Again it follows from the Captain's statistics that the fifty-five million people reputed to live in dry territory, under the blessings of prohibition, must be numbered among the habitual drunkards, heavy, regular or occasional drinkers, women and children included, otherwise there would not be enough people to make up the Captain's total. Many unkind and untrue things have been said about prohibition, but nothing so completely damning as this. Yet its high apostle would lead us to these very conclusions.
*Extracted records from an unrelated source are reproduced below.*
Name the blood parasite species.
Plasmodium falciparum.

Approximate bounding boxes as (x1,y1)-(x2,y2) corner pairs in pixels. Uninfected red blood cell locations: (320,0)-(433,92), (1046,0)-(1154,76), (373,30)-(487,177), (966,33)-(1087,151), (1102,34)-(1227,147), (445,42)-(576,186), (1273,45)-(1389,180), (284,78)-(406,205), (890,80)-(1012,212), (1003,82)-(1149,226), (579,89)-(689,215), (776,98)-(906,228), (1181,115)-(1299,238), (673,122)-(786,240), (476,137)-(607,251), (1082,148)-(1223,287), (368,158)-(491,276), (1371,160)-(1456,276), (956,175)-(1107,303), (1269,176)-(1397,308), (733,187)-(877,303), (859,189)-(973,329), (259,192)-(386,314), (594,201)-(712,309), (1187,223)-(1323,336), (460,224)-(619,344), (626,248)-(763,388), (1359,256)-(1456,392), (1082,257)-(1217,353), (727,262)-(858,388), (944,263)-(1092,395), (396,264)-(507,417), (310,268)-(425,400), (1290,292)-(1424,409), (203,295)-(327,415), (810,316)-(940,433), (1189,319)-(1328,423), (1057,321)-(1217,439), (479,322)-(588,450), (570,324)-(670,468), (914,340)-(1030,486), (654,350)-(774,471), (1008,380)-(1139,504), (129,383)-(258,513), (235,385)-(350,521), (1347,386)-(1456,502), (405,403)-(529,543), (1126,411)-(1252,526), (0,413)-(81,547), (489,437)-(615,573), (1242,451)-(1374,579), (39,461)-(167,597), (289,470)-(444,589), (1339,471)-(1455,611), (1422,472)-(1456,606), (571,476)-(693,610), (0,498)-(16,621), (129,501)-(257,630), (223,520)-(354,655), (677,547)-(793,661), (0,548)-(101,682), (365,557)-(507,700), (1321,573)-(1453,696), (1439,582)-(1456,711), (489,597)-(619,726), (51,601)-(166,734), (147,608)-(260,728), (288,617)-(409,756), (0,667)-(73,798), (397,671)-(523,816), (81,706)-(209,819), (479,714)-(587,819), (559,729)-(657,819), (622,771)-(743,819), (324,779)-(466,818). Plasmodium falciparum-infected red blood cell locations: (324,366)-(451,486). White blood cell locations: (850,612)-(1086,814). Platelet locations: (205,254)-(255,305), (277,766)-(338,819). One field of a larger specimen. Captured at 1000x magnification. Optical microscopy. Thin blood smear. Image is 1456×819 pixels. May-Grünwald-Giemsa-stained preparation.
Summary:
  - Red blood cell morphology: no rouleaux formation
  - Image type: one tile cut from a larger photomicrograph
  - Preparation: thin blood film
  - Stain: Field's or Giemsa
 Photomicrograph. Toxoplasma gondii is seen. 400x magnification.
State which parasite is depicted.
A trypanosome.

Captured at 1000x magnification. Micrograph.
Perhaps no power of argument would persuade Captain Hobson or his followers that he overstated the case when asserting that there are one million habitual drunkards in this country, regardless of what modifications he might concede in regard to the other classes of drinkers. The point is, therefore, of special interest. For England and Wales the renowned Dr. Branthwaite, who really can lay claim to "exact scientific investigation," estimates that there is 1.42 inebriates to 1,000 of population; but Captain Hobson gives this country one for each hundred! Here is a difference with a vengeance. How it can be in the face of our smaller consumption of alcoholic drinks, not to mention the “fact” that more than one-half of our population lives under prohibition laws, is for Captain Hobson to explain.
That the Captain really believes his own figures is shown by the eagerness to have other people profit by the astonishing results of his investigations. He boasts that he sent out two million copies of his speech on prohibition made in December, 1913, and not content with this, he claims to have written 1,500,000 letters on the same subject—all in eight months. But allowing one minute to each letter he would need three years for the task, working twentyfour hours a day!
Such is the efficiency of the Hero of the Merrimac—when aided by the Government Printing Press and the Government's franks. His speeches and letters sent free by the Government must have cost it no less than $50,000, or at the rate of $75,000 a year. And why? In order to carry the most palpable misinformation to people which doubtless thousands of them are made to believe. That's the pity of it!